> Document passage
================================

# Does anyone know a good groomer near Atlanta?



## hambys97 (Feb 25, 2005)

Hello everyone! Sorry it has been so long, but I have been struggling with health issues as many of you are already aware. 

I have been grooming the pups myself for quite some time but I need some help. I don't want to just look in the phone book and chance it. So, anyone who lives near Atlanta, please help me. I live in Canton, GA which is about 45 minutes north east. I am willing to go to Roswell, Alpharetta, Marietta, Woodstock, Kennesaw, into Atlanta.

Thanks in advance!


----------



## Nikki's Mom (Feb 13, 2008)

QUOTE (hambys97 @ Jul 6 2009, 02:59 PM) index.php?act=findpost&pid=801745


> Hello everyone! Sorry it has been so long, but I have been struggling with health issues as many of you are already aware.
> 
> I have been grooming the pups myself for quite some time but I need some help. I don't want to just look in the phone book and chance it. So, anyone who lives near Atlanta, please help me. I live in Canton, GA which is about 45 minutes north east. I am willing to go to Roswell, Alpharetta, Marietta, Woodstock, Kennesaw, into Atlanta.
> 
> Thanks in advance![/B]



I am in East Cobb and I use a mobile groomer called Jolly Paws. I don't think she would travel to Canton as she is from West Cobb, but maybe she knows someone in your area. 

Jolly Paws


----------



## Lucy & Lily's Mom (Jun 5, 2006)

QUOTE (hambys97 @ Jul 6 2009, 02:59 PM) index.php?act=findpost&pid=801745


> Hello everyone! Sorry it has been so long, but I have been struggling with health issues as many of you are already aware.
> 
> I have been grooming the pups myself for quite some time but I need some help. I don't want to just look in the phone book and chance it. So, anyone who lives near Atlanta, please help me. I live in Canton, GA which is about 45 minutes north east. I am willing to go to Roswell, Alpharetta, Marietta, Woodstock, Kennesaw, into Atlanta.
> 
> Thanks in advance![/B]


I go to Pet Agree at Vinings. It is on Cumberland Boulevard (beside Cumberland Mall). I usually get both of my dogs back in two hours. They let the dogs walk around the grooming area - they don't keep them in cages (which I really like). Good luck in your search )


----------



## TheButtercup (Mar 3, 2005)

Though we've been gone from the area for a few years, The Buttercup was prettified at Kreature Komforts in Marietta Square. It's on Mill Street, right next to the railroad tracks. We loved it because it was a small shop, they never had tons of dogs or were overbooked. One groomer. Butter always loved running around with the shopcat (Kiwi? I think his name was) and the owner's sheltie. And cheap. I don't think I ever paid more than $25 for Buttercup there, and that's even when she had a mid-length coat.

================================

> Stored data
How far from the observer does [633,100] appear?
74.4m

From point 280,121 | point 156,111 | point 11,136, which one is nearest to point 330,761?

================================

From the forum thread about finding a groomer near Atlanta, reproduce word for word the stretch from "I go to Pet" through "(Mar 3, 2005)".

I go to Pet Agree at Vinings. It is on Cumberland Boulevard (beside Cumberland Mall). I usually get both of my dogs back in two hours. They let the dogs walk around the grooming area - they don't keep them in cages (which I really like). Good luck in your search )


----------



## TheButtercup (Mar 3, 2005)